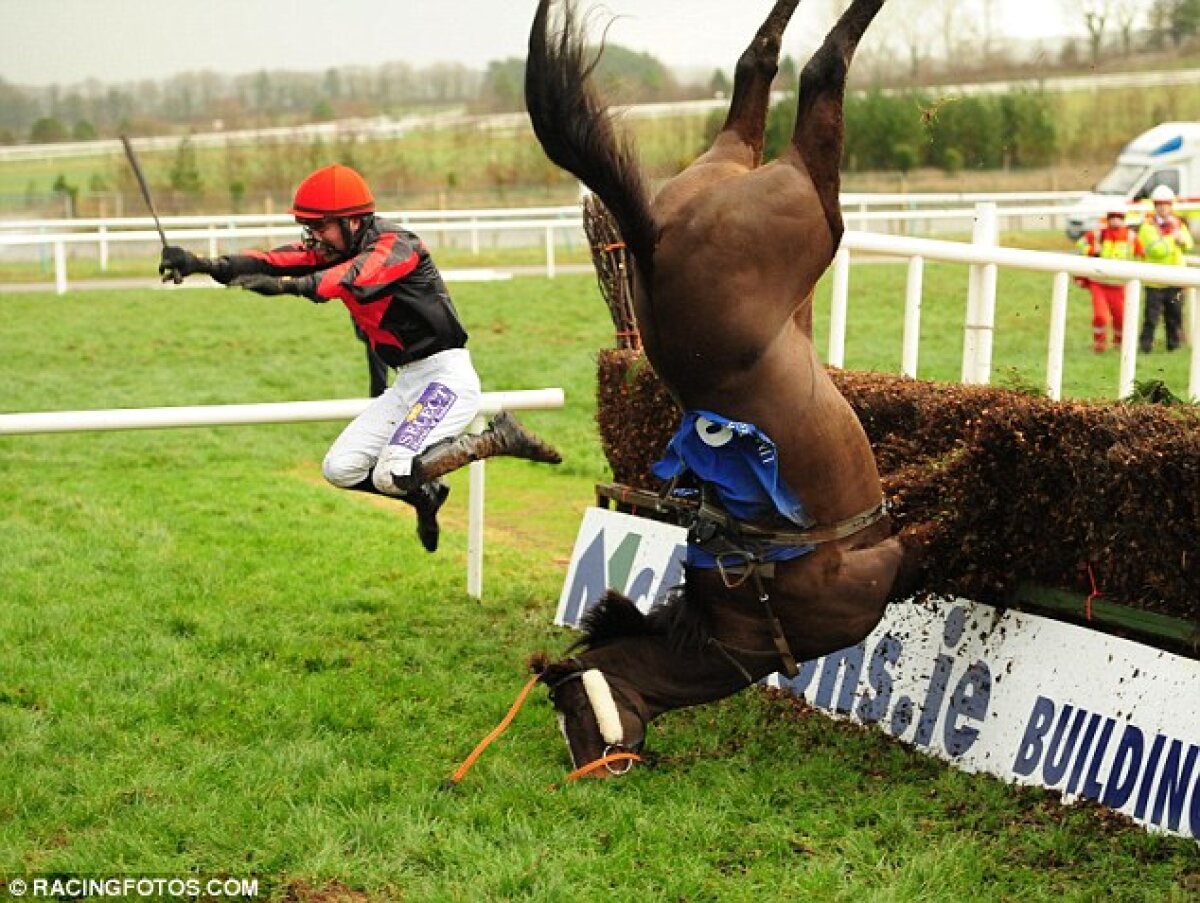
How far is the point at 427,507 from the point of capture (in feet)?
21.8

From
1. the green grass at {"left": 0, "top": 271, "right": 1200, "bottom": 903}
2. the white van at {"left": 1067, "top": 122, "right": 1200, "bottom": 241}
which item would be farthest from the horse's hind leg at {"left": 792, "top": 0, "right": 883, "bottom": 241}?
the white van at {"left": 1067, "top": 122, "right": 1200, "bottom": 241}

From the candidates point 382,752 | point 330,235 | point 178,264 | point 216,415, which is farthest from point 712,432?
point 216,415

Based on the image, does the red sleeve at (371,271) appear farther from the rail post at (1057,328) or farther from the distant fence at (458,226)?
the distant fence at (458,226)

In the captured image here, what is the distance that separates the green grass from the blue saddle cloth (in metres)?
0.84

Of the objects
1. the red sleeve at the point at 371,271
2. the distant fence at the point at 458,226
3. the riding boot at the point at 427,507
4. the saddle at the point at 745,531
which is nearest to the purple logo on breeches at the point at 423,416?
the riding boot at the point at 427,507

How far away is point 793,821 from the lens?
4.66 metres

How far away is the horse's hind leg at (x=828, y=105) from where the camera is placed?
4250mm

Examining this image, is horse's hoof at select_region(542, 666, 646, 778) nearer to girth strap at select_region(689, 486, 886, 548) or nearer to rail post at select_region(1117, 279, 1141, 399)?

■ Set exercise ■
Reproduce every row above word for word, omitting the pictures.

■ Written answer ■
How far is the point at 427,507 from the point of capture (in feet)?
21.8

From
1. the green grass at {"left": 0, "top": 271, "right": 1200, "bottom": 903}
2. the white van at {"left": 1067, "top": 122, "right": 1200, "bottom": 241}
which item would be farthest from the horse's hind leg at {"left": 792, "top": 0, "right": 883, "bottom": 241}?
the white van at {"left": 1067, "top": 122, "right": 1200, "bottom": 241}

From the candidates point 382,752 | point 330,235 | point 178,264 | point 216,415, which is farthest from point 712,432?
point 216,415

Based on the image, does the red sleeve at (371,271) appear farther from the rail post at (1057,328) or farther from the distant fence at (458,226)?
the distant fence at (458,226)

In the captured image here, what is the distance that separates the green grass from the blue saddle cloth (in metres)?
0.84

Of the objects
1. the red sleeve at the point at 371,271
2. the distant fence at the point at 458,226
3. the riding boot at the point at 427,507
4. the saddle at the point at 745,531
which is nearest to the purple logo on breeches at the point at 423,416?
the riding boot at the point at 427,507

How far away is point 793,821 from the lens?
4.66 metres

How far away is the horse's hind leg at (x=828, y=105) from where the camera is placed?
4250mm

Examining this image, is horse's hoof at select_region(542, 666, 646, 778) nearer to girth strap at select_region(689, 486, 886, 548) or nearer to rail post at select_region(1117, 279, 1141, 399)?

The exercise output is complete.